The Department of Telecommunications (DoT) has issued a new directive requiring all major messaging platforms to remain continuously linked to an active SIM card. The move aims to strengthen telecom cybersecurity and curb rising cases of fraud carried out through app-based communication services.
New mandatory SIM-binding requirement
Under the order, messaging apps that identify or verify users through mobile numbers must ensure that the device running the service contains the corresponding SIM. Apps such as WhatsApp, Telegram and Arattai will no longer function on devices without the linked active SIM, a measure designed to prevent account misuse and remote hijacking.
Rationale behind the policy
The DoT cited increasing instances in which messaging services were accessed without the underlying SIM being present in the device. This loophole was reportedly exploited from abroad for cyber-fraud operations, posing a significant risk to the telecom network.
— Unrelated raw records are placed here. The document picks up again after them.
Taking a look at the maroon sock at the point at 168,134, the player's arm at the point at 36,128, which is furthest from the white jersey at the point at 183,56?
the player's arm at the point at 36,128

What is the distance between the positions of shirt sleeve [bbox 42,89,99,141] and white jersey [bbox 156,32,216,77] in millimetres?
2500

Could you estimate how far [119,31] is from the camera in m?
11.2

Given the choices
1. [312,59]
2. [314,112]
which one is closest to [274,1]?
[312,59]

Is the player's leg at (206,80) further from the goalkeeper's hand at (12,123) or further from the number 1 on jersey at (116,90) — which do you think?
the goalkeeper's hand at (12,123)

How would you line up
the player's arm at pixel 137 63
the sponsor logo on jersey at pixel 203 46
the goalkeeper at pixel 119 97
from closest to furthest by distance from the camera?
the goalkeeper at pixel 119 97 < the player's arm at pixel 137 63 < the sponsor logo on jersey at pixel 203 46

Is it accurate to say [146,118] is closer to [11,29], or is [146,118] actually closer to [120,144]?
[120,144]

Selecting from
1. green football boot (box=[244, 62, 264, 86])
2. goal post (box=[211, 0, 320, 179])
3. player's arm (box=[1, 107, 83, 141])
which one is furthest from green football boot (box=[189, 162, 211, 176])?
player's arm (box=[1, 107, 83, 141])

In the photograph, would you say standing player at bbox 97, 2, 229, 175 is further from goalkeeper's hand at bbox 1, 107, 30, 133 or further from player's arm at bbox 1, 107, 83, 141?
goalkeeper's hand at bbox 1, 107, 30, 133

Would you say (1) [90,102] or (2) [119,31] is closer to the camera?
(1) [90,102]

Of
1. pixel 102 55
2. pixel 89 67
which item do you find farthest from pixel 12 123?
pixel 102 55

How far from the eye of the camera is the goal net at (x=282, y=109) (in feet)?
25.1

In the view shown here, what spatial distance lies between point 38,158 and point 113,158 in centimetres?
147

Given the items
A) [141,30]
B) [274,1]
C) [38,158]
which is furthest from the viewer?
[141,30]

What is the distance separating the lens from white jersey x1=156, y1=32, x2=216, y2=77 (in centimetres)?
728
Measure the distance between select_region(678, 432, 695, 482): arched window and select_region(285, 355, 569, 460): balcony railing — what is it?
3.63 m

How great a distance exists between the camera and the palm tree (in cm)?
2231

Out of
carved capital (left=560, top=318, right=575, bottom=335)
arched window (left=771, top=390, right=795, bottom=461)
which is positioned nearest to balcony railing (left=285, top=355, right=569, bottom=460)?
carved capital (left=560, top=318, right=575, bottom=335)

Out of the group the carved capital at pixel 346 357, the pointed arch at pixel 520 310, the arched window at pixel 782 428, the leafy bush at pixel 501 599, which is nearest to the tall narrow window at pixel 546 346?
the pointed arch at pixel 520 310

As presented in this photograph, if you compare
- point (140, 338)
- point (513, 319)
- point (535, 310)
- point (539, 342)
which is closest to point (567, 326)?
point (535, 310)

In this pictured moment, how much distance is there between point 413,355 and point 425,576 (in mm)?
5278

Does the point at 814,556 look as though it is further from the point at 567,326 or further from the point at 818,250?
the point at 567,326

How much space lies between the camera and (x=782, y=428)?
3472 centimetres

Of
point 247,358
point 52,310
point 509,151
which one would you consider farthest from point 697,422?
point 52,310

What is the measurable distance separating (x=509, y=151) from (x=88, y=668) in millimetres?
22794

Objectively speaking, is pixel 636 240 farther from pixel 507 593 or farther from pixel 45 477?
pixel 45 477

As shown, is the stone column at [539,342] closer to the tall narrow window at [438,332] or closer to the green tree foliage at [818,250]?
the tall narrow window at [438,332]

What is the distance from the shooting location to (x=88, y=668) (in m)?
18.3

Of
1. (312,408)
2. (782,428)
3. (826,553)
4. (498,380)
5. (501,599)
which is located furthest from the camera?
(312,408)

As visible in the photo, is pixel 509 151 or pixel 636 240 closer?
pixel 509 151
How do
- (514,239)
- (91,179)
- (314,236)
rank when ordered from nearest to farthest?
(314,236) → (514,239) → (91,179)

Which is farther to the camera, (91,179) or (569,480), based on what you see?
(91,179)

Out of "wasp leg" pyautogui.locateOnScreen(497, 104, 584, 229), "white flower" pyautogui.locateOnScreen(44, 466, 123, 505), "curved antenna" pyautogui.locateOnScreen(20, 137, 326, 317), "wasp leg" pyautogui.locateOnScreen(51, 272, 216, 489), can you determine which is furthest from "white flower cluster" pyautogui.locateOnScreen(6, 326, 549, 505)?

The new rule seeks to eliminate this vulnerability by making SIM presence compulsory for continuous usage.
Compliance and timelines for platforms
App providers must enforce uninterrupted SIM-linkage and introduce periodic forced logouts for web versions. These desktop interfaces must require re-linking within six hours through QR-based authentication. Companies have 90 days to implement the technical changes and 120 days to submit formal compliance reports to the DoT.
Facts
- The mandate is issued under the Telecommunications Act, 2023 and Telecom Cyber Security Rules, 2024.
- Web versions of messaging apps must auto-logout and require re-linking within six hours.
- SIM-binding aims to curb cyber-fraud involving app accounts accessed from outside India.
- Compliance must be implemented within 90 days and reported within 120 days.
Broader cybersecurity context
The directive follows the Telecommunication Cybersecurity Amendment Rules, 2025, which recommended stricter mobile number verification across platforms. The DoT states that the new measures will enhance the integrity of India’s digital communication ecosystem and ensure safer user authentication across app-based services.